[Records from a spatial question set]
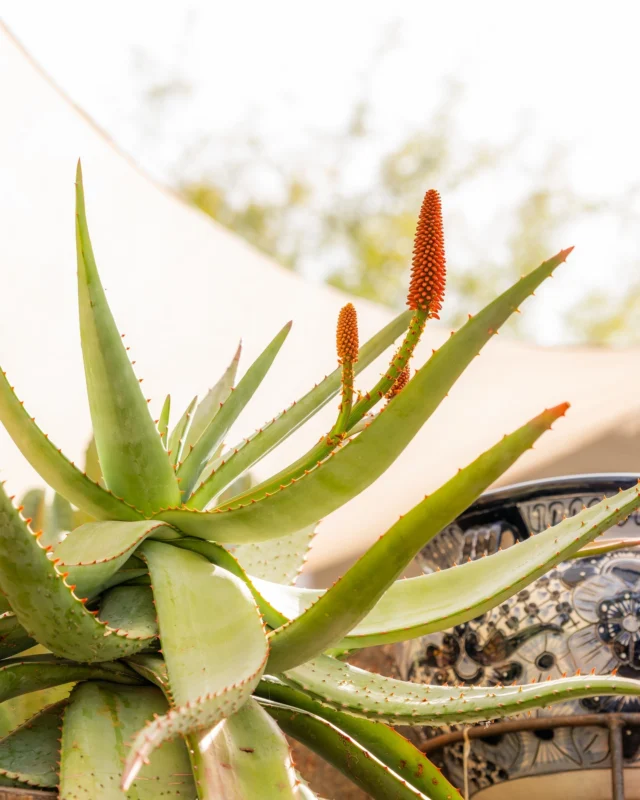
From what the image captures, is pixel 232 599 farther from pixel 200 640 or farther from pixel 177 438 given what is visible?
pixel 177 438

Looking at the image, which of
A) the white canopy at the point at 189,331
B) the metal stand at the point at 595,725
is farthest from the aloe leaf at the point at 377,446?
the white canopy at the point at 189,331

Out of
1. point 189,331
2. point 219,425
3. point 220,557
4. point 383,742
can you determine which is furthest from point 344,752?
point 189,331

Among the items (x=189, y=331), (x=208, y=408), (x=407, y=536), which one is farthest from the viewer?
(x=189, y=331)

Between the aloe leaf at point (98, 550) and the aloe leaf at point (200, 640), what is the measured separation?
Answer: 23mm

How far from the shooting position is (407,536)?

Work instructions. Omit all pictures while transcribing the entries verbatim.

Task answer.
From what the image captures, is pixel 232 599 farther from pixel 200 640 or farther from pixel 177 438 given what is visible?
pixel 177 438

Looking at the image, which of
A) the white canopy at the point at 189,331
B) the metal stand at the point at 595,725
is farthest from the aloe leaf at the point at 377,446?
the white canopy at the point at 189,331

Out of
1. point 189,331
2. point 219,425
3. point 220,557
4. point 383,742
can you determine which is furthest from point 344,752?
point 189,331

Among the items (x=189, y=331), (x=208, y=408), (x=407, y=536), which one is farthest from the viewer?
(x=189, y=331)

Between the aloe leaf at point (98, 550) and the aloe leaf at point (200, 640), what is the measured separation?
Answer: 23mm

How far from the shooting position is (407,536)?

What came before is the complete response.